During the recent meeting of the European Society of Radiotherapy and Oncology, there was a focus on the treatment of complex skin cancer targets using radiation therapy. Several treatment modalities were discussed in some detail, including brachytherapy, electrons, VMAT, and superficial and orthovoltage treatment.
In particular, the presentation from Dr. Elizabeth Barnes on November 28, 2020, provided a discussion about treatment selection criteria and highlighted cases where she concluded that superficial and orthovoltage treatment was clinically appropriate. Many radiation oncologists and dermatologists often do not see a role for superficial and orthovoltage treatments when compared to other modalities.
Dr. Barnes briefly covered her rationale in choosing one treatment modality over another for treating certain types of non-melanoma skin cancer. She highlighted the reduced penumbra with kV treatments, which leads to a reduced clinical margin, thereby sparing the volume of normal tissue that is treated.

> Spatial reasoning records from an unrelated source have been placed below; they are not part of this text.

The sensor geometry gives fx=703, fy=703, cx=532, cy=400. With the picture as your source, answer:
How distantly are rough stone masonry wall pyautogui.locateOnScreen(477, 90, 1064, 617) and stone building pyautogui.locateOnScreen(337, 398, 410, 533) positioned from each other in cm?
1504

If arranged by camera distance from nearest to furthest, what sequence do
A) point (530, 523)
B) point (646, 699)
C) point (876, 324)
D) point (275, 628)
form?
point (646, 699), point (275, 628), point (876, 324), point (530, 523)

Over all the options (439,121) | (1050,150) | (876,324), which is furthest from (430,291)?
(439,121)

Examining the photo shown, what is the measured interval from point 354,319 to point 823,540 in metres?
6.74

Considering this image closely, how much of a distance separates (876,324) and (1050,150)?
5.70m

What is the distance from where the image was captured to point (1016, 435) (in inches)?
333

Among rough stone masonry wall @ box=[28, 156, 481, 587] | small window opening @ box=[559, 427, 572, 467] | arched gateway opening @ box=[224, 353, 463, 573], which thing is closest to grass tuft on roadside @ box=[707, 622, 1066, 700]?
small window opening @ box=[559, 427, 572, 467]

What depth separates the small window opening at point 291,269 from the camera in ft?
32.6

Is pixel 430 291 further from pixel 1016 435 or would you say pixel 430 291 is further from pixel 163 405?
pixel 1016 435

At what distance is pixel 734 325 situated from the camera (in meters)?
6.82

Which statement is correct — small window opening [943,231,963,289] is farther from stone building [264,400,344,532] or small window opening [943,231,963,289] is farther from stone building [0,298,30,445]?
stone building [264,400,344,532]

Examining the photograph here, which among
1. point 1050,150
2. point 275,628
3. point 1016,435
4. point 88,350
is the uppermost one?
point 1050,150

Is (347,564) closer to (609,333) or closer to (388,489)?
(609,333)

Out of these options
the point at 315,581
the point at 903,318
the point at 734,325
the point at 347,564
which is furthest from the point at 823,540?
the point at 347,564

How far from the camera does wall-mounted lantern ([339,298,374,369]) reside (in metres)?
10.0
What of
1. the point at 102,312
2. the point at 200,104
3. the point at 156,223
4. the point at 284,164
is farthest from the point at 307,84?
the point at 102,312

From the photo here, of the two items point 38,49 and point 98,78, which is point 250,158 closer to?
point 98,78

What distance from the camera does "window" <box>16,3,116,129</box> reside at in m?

Dr. Barnes highlighted various cases and discussed the selection of treatment:
- A lower eyelid BCC, which she elected to treat with kV photons due to the ease of eye shielding with kV compared with electrons
- A 100-year-old lady who had a SCC on her right temple who was treated with kV because this modality allowed her to be treated in her wheelchair rather than having to transfer onto the LINAC couch. The patient also had difficulties in tolerating a mask and kV allowed her to be treated without the need for one.
- A 75-year-old patient with a small BCC on the nasal ala who was treated with kV as it allowed a small field due to the reduced margin needed with kV compared with electrons.
Besides providing treatment for non-melanoma skin cancer, superficial and orthovoltage radiation therapy can also be used to treat hypoproliferative benign diseases such as keloid scarring, Dupuytren’s Contracture, and Ledderhose Disease, as well as provide palliation for secondary lesions.